Laser Focus World: What inspired this work?
Rajiv Pancholy: There were two main inspirations: The first is a disruption to optical interconnects’ cost, power, and reliability for critical networking applications. The second is migrations of critical workloads into the cloud and the introduction of new services processing large amounts of data. These trends are driving a need for purpose-built artificial intelligence (AI) and machine learning (ML) fabrics that will require new scale-up and scale-out compute and networking architectures.
LFW: How does Bailly work and what kinds of benefits does it provide?

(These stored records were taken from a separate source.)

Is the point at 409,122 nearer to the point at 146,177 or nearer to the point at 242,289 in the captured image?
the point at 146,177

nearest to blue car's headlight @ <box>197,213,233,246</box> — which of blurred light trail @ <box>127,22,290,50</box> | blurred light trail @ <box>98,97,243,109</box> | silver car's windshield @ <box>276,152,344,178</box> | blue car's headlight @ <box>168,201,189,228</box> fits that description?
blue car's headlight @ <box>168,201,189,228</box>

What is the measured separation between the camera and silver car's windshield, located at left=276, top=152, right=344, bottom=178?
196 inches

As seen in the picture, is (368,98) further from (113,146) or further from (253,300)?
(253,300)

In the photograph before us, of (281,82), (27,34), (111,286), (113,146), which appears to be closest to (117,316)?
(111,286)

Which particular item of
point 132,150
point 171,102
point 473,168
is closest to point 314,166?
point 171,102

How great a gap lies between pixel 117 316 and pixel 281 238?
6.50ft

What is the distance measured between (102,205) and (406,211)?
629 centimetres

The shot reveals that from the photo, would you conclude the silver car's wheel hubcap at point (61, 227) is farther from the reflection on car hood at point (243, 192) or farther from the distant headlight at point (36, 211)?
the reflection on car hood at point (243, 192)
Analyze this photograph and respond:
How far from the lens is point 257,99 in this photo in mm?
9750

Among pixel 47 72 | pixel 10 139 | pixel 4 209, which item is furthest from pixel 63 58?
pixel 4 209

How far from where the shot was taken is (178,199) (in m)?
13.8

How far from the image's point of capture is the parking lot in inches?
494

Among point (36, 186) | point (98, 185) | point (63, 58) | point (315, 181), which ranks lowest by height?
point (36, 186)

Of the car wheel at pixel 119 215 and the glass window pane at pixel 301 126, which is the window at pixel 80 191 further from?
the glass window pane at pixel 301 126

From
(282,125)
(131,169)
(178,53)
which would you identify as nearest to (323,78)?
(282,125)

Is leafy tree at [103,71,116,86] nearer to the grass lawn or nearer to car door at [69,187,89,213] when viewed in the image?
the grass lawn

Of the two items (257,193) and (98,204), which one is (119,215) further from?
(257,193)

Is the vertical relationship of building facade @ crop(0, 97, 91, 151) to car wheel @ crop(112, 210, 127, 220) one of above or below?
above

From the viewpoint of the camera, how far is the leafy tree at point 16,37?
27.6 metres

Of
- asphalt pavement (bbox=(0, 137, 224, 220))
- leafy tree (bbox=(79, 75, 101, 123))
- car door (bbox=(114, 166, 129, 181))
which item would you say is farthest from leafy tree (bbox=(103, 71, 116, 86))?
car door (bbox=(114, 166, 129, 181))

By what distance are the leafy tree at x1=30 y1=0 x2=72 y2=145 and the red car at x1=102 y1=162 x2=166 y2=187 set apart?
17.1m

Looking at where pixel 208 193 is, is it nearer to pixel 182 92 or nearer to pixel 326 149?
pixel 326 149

Pancholy: Today, network switching is done inside hyperscale data centers with a switch ASIC (application-specific integrated circuit). Each of these ASICs is connected to pluggable optical receivers to connect layers (LEAF, SPINE, etc.) to transmit data. These traditional switch systems with pluggable or socketed optical transceivers require high power to equalize signal impairments incurred on a signal as it traverses long traces and through multiple connector discontinuities. Escape density is constrained in traditional systems by the mechanical design limits of transceiver electrical connectors. By eliminating these interfaces and driving the optics directly from the switch ASIC, we can provide a 30% system power reduction and significantly reduce the cost/bit.
LFW: Most surprising thing about Bailly?
Pancholy: It’s an all-optical 51.2-T CPO switch that can achieve 5.5 W of power per 800 G. Currently available pluggable modules require 14–16 W/800 G.

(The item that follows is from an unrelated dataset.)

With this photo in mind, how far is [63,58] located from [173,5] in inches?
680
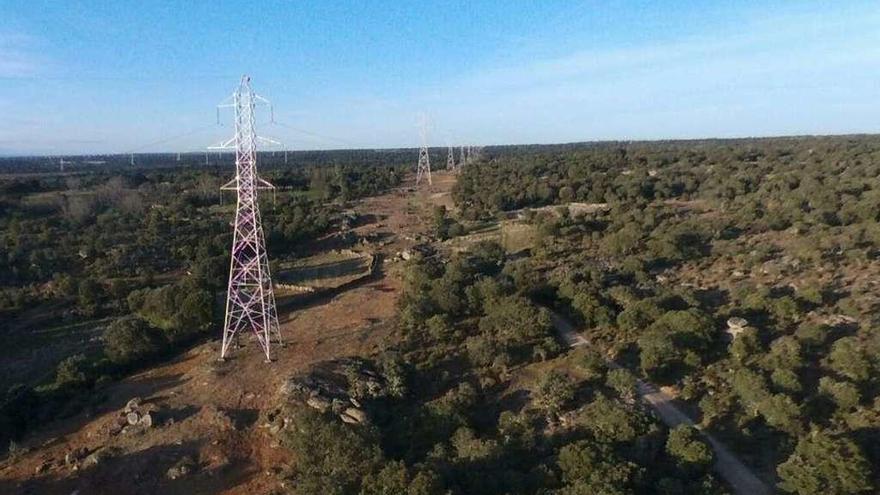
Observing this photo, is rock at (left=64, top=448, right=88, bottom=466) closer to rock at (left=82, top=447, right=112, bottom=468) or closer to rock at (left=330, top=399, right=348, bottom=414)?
rock at (left=82, top=447, right=112, bottom=468)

LFW: Why silicon photonics?
Pancholy: Silicon photonics provides a way to integrate package photonics and electronics. With it, we can collapse 128 optical transceivers—at least three cubic feet in volume—down to the size of four quarters. And through this collapse, we save 50% on I/O power.

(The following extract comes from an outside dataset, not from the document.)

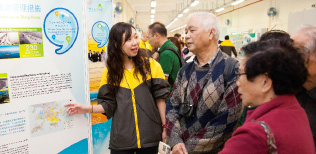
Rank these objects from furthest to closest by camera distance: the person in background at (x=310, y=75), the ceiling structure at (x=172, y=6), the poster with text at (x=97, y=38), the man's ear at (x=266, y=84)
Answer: the ceiling structure at (x=172, y=6) → the poster with text at (x=97, y=38) → the person in background at (x=310, y=75) → the man's ear at (x=266, y=84)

Juniper, Cisco, Marvell, and many others have made acquisitions to get into silicon photonics. Intel and now Broadcom have developed the technology in-house with deep investments.
LFW: Applications?
Pancholy: As we start to demonstrate full functionality of the highest-density photonics ICs, we’ll facilitate beachfront connectivity challenges on single reticle ASICs while lowering the total cost/bit. CPO will enable not only networking, but GPU-to-GPU (graphical processing unit) interconnects, resource pooling, and memory disaggregation while we continue to address the needs of AI/ML training clusters with high-bandwidth, radix connectivity, and the lowest cost per bit with the lowest power usage effectiveness.